[Raw records]
————————

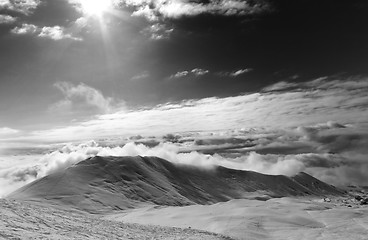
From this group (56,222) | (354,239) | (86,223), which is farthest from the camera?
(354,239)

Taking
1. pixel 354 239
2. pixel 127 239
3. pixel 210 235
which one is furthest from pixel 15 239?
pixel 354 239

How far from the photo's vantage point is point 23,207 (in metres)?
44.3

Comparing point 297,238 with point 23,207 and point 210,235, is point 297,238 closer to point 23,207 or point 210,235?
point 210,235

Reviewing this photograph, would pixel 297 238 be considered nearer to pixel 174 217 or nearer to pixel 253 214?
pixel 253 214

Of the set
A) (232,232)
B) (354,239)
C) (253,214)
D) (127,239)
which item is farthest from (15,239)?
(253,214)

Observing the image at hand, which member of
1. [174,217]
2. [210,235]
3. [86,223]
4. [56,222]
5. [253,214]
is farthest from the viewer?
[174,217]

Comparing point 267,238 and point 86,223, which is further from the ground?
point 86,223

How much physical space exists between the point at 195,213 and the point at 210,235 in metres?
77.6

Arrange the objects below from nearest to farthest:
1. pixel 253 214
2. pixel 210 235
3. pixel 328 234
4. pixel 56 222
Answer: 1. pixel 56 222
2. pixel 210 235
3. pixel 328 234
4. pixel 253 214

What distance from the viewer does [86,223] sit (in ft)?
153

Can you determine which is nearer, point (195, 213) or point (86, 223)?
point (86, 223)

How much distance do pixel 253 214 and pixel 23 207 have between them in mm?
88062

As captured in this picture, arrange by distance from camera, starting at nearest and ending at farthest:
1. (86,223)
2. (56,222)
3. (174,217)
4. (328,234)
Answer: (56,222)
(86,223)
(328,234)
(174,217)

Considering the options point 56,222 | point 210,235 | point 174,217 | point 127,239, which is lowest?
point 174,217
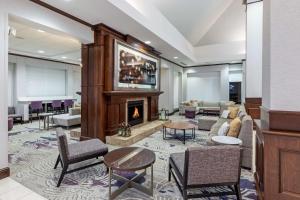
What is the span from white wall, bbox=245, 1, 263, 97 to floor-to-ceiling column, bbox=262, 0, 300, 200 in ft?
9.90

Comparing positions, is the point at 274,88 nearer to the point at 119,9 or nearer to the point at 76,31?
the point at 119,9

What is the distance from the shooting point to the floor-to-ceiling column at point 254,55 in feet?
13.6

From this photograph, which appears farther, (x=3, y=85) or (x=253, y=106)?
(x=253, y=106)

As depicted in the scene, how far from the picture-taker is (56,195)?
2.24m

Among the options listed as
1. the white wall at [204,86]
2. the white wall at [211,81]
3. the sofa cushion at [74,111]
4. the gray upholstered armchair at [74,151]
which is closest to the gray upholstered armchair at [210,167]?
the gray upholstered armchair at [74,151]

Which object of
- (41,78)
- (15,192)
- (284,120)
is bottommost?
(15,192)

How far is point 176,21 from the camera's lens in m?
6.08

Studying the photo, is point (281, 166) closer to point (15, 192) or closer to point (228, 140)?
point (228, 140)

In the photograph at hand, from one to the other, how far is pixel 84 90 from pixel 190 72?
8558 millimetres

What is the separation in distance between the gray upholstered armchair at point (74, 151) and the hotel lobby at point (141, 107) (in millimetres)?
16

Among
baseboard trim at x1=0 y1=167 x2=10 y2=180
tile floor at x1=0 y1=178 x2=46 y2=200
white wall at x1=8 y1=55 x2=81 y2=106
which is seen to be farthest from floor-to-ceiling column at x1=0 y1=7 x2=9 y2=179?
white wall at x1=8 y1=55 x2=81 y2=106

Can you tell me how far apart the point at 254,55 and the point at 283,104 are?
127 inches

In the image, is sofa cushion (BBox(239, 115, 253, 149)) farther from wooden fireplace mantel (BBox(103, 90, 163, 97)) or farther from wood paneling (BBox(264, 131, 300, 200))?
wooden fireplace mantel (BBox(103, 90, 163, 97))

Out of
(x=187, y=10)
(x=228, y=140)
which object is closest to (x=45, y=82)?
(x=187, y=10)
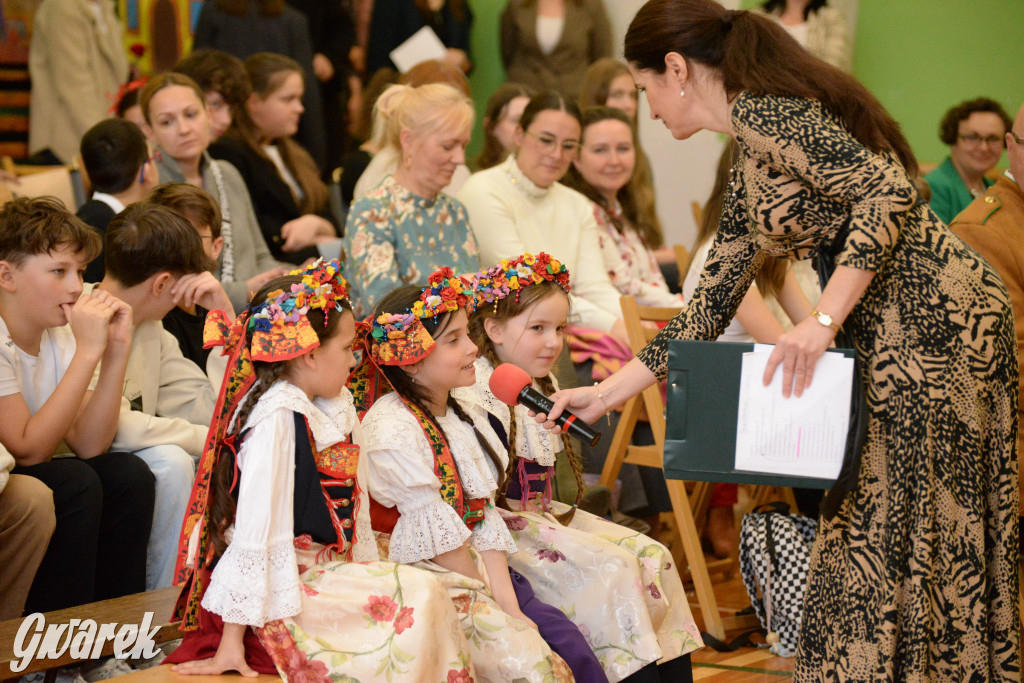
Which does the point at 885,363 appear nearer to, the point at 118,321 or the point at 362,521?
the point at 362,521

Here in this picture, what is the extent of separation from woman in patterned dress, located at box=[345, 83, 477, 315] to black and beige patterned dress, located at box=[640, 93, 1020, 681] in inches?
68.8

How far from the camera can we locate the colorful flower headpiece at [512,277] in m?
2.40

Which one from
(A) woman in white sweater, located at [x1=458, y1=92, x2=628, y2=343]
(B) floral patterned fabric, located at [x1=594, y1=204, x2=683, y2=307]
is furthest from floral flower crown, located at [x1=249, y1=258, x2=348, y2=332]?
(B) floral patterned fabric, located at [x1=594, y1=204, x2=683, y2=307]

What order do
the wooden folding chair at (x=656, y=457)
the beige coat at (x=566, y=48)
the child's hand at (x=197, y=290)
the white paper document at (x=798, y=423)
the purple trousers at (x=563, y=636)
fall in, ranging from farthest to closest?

————————

What you need to do
Retype every one of the rows above word for word. Leave the pictures out of your copy.

Solution to the exercise
From this group (56,222) | (354,239) | (86,223), which is farthest from the camera?
(354,239)

Taking
1. pixel 354 239
2. pixel 127 239
3. pixel 210 235
which one is furthest from pixel 15 239?
pixel 354 239

How far from the photo's vantage point is point 23,207 (in metres)?
44.3

Comparing point 297,238 with point 23,207 and point 210,235, is point 297,238 closer to point 23,207 or point 210,235?
point 210,235

Reviewing this photograph, would pixel 297 238 be considered nearer to pixel 174 217 or nearer to pixel 253 214?
pixel 253 214

Of the set
A) (232,232)
B) (354,239)
C) (253,214)
D) (127,239)
which item is farthest from (15,239)?
(253,214)

Observing the image at hand, which member of
1. [174,217]
2. [210,235]
3. [86,223]
4. [56,222]
5. [253,214]
is farthest from the viewer?
[174,217]

Comparing point 267,238 and point 86,223, which is further from the ground?
point 86,223

How much physical space exists between the point at 195,213 and the point at 210,235 in metres?
77.6

Arrange the objects below from nearest to farthest:
1. pixel 253 214
2. pixel 210 235
3. pixel 328 234
4. pixel 56 222
Answer: 1. pixel 56 222
2. pixel 210 235
3. pixel 328 234
4. pixel 253 214

What distance from the viewer does [86,223] sit (in ft)?
153

Can you determine which is nearer, point (195, 213) or point (86, 223)?
point (86, 223)

How much distance do pixel 253 214 and pixel 23 207 have between them in mm?
88062

As captured in this picture, arrange by distance from camera, starting at nearest and ending at farthest:
1. (86,223)
2. (56,222)
3. (174,217)
4. (328,234)
Answer: (56,222)
(86,223)
(328,234)
(174,217)

Considering the options point 56,222 | point 210,235 | point 174,217 | point 127,239, which is lowest?
point 174,217
What is the span from white wall, bbox=245, 1, 263, 97 to floor-to-ceiling column, bbox=262, 0, 300, 200 in ft?
9.90

Comparing positions, is the point at 274,88 nearer to the point at 119,9 or nearer to the point at 76,31?
the point at 119,9

What is the distance from the shooting point to the floor-to-ceiling column at point 254,55 in feet?
13.6

From this photograph, which appears farther, (x=3, y=85) or (x=253, y=106)?
(x=253, y=106)

As depicted in the scene, how far from the picture-taker is (56,195)?
2.24m

Among the options listed as
1. the white wall at [204,86]
2. the white wall at [211,81]
3. the sofa cushion at [74,111]
4. the gray upholstered armchair at [74,151]
which is closest to the gray upholstered armchair at [210,167]?
the gray upholstered armchair at [74,151]

Which object of
- (41,78)
- (15,192)
- (284,120)
is bottommost?
(15,192)

How far is point 176,21 from the camera's lens in m?
6.08

Studying the photo, is point (281, 166) closer to point (15, 192) or closer to point (228, 140)?
point (228, 140)

In the photograph at hand, from one to the other, how far is pixel 84 90 from pixel 190 72?
8558 millimetres

What is the separation in distance between the gray upholstered armchair at point (74, 151) and the hotel lobby at point (141, 107) (in millimetres)?
16

Among
baseboard trim at x1=0 y1=167 x2=10 y2=180
tile floor at x1=0 y1=178 x2=46 y2=200
white wall at x1=8 y1=55 x2=81 y2=106
which is seen to be farthest from floor-to-ceiling column at x1=0 y1=7 x2=9 y2=179?
white wall at x1=8 y1=55 x2=81 y2=106

Can you tell me how far apart the point at 254,55 and the point at 283,104 are?
127 inches

In the image, is sofa cushion (BBox(239, 115, 253, 149)) farther from wooden fireplace mantel (BBox(103, 90, 163, 97)) or farther from wood paneling (BBox(264, 131, 300, 200))?
wooden fireplace mantel (BBox(103, 90, 163, 97))

Out of
(x=187, y=10)
(x=228, y=140)
which object is closest to (x=45, y=82)?
(x=187, y=10)
Which does the point at 885,363 appear nearer to, the point at 118,321 or the point at 362,521?
the point at 362,521

Here in this picture, what is the extent of separation from woman in patterned dress, located at box=[345, 83, 477, 315] to black and beige patterned dress, located at box=[640, 93, 1020, 681] in inches?
68.8

How far from the camera can we locate the colorful flower headpiece at [512,277] in m?
2.40

Which one from
(A) woman in white sweater, located at [x1=458, y1=92, x2=628, y2=343]
(B) floral patterned fabric, located at [x1=594, y1=204, x2=683, y2=307]
is furthest from floral flower crown, located at [x1=249, y1=258, x2=348, y2=332]?
(B) floral patterned fabric, located at [x1=594, y1=204, x2=683, y2=307]

What order do
the wooden folding chair at (x=656, y=457)
the beige coat at (x=566, y=48)
the child's hand at (x=197, y=290)
the white paper document at (x=798, y=423)
the purple trousers at (x=563, y=636)
fall in, ranging from farthest to closest?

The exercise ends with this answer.